[Scene question records]
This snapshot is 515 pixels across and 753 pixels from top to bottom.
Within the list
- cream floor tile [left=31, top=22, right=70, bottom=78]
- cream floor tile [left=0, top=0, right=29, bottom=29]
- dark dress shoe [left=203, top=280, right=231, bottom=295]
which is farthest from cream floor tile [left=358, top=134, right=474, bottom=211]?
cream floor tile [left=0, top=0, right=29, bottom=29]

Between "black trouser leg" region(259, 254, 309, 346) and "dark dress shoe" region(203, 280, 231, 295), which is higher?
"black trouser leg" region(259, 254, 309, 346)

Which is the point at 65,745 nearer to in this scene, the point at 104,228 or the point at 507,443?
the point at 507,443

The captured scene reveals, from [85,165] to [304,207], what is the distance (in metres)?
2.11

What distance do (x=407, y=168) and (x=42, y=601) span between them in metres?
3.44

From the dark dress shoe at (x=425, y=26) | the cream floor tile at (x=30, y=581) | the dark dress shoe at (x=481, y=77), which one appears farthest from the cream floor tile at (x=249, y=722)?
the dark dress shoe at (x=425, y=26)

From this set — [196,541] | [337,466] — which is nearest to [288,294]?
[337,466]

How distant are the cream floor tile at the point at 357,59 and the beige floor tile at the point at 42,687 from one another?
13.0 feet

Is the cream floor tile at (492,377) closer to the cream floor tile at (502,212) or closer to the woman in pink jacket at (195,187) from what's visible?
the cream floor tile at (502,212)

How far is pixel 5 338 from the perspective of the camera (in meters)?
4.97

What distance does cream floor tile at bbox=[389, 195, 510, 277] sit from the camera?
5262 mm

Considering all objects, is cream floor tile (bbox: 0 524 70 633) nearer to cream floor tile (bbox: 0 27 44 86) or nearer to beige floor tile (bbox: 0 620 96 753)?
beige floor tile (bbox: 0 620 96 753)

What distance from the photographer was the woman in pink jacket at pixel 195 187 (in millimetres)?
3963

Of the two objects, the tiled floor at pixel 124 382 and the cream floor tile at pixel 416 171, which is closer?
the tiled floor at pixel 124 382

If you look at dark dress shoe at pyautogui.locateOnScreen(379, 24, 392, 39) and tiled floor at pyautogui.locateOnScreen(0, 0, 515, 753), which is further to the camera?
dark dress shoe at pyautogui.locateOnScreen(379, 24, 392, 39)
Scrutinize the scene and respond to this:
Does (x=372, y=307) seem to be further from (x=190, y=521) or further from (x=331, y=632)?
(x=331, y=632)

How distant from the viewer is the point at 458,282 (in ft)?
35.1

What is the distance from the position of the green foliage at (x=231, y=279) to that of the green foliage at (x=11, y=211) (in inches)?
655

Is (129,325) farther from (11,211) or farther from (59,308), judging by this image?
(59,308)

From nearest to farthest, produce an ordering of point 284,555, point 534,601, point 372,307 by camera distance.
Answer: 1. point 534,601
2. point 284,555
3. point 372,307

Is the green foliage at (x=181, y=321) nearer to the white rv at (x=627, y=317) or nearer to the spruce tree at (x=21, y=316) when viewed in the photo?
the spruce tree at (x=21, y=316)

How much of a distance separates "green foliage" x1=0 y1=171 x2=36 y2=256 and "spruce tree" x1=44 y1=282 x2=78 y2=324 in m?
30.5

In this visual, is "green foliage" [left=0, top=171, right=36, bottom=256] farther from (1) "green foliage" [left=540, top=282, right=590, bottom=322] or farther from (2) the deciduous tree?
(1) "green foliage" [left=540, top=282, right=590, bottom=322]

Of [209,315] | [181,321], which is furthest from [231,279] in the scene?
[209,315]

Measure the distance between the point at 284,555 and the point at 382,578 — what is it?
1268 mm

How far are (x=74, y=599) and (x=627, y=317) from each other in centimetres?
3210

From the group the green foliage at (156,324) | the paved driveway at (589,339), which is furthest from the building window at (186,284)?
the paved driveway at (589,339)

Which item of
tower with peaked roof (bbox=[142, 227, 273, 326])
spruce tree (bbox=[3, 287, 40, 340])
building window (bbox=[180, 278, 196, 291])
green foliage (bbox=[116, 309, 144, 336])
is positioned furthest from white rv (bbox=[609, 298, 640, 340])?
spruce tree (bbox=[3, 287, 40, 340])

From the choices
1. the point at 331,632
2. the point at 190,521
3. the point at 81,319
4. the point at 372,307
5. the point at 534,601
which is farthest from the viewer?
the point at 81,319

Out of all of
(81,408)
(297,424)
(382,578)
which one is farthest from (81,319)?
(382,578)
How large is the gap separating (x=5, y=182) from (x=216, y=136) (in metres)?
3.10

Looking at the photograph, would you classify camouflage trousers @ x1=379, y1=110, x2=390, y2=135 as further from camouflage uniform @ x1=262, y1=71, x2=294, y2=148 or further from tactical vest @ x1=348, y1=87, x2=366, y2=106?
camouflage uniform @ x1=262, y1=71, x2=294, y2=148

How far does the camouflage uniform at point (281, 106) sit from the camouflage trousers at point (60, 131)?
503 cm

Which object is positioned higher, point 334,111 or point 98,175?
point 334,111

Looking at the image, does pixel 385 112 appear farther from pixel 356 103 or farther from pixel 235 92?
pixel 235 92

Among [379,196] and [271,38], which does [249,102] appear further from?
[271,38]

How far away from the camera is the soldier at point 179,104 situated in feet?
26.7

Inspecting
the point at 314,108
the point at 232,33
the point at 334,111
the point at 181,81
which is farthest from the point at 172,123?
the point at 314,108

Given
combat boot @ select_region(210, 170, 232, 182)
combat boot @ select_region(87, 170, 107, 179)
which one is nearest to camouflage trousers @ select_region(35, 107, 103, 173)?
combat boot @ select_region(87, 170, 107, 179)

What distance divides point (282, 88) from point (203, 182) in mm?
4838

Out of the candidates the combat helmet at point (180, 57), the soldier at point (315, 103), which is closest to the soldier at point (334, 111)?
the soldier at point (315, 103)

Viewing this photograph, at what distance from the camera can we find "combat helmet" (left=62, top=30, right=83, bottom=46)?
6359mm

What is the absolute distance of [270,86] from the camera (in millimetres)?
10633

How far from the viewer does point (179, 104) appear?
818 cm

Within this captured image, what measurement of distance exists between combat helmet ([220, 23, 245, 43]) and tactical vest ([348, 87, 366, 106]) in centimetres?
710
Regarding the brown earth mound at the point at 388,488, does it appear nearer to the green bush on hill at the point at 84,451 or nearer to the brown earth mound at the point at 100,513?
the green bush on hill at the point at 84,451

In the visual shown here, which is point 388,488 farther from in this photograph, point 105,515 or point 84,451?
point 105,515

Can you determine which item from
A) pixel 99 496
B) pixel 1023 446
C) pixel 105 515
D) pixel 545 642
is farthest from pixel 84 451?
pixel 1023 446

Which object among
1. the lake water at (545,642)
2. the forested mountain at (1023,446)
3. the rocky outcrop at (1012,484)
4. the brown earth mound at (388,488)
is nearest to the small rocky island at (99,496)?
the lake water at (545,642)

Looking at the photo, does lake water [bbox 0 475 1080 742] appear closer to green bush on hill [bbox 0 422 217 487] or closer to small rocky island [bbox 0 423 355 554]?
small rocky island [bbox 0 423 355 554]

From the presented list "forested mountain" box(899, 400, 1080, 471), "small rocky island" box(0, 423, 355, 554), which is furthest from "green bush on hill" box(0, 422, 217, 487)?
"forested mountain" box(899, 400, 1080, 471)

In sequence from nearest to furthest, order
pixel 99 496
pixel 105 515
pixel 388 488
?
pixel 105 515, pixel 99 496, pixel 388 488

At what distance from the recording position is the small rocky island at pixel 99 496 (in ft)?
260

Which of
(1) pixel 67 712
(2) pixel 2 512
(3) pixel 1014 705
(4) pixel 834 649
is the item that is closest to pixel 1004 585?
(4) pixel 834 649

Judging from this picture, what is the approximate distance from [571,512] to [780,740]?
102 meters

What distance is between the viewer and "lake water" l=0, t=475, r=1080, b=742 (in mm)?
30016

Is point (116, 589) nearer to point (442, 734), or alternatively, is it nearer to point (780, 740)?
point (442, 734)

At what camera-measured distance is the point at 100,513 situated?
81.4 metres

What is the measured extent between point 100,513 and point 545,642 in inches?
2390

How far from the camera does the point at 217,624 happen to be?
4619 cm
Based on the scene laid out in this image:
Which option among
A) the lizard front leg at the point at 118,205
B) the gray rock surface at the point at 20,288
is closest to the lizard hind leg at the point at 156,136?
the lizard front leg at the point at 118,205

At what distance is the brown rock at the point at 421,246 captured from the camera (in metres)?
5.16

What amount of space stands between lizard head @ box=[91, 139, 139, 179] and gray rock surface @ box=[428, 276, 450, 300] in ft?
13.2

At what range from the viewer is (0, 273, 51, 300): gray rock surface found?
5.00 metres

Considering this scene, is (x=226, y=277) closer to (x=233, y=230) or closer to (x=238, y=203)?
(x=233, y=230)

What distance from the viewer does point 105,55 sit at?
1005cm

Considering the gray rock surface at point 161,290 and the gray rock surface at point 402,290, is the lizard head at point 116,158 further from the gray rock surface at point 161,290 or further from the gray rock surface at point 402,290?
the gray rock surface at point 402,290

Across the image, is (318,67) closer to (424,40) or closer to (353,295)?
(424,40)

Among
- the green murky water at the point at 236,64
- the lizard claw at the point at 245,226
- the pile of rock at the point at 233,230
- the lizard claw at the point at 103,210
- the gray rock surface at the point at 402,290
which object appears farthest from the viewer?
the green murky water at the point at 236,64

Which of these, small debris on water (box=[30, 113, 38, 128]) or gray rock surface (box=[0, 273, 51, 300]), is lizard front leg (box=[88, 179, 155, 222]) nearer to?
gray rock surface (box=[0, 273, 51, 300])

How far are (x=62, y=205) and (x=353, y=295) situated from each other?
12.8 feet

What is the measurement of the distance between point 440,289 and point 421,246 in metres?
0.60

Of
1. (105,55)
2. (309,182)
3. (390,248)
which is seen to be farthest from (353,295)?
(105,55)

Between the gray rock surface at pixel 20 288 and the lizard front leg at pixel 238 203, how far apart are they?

• [Exercise requirements]: Set down, unchanged, the line that contains "Considering this scene, is" together with every later line in the records, through the last one.

• [Result of this exercise]:
Considering this scene, is (x=226, y=277) closer to (x=233, y=230) or closer to (x=238, y=203)?
(x=233, y=230)

What distance from the viewer does point 105,55 sit at?
1005cm

Considering the gray rock surface at point 161,290 and the gray rock surface at point 402,290, is the lizard head at point 116,158 further from the gray rock surface at point 161,290 or further from the gray rock surface at point 402,290?
the gray rock surface at point 402,290

Across the image, is (318,67) closer to (424,40) or closer to (353,295)?
(424,40)

Among
- the green murky water at the point at 236,64
- the lizard claw at the point at 245,226
- the pile of rock at the point at 233,230
- the lizard claw at the point at 103,210
- the gray rock surface at the point at 402,290
which object appears farthest from the viewer?
the green murky water at the point at 236,64

Which of these, small debris on water (box=[30, 113, 38, 128]) or gray rock surface (box=[0, 273, 51, 300]), is lizard front leg (box=[88, 179, 155, 222]) nearer to?
gray rock surface (box=[0, 273, 51, 300])

How far are (x=62, y=205) and (x=353, y=295) situated from each other?
12.8 feet

What is the measurement of the distance between point 440,289 and point 421,246 in metres?
0.60

Of
1. (105,55)
2. (309,182)
3. (390,248)
which is seen to be farthest from (353,295)?
(105,55)

Between the gray rock surface at pixel 20 288 and the lizard front leg at pixel 238 203, how far apart are they?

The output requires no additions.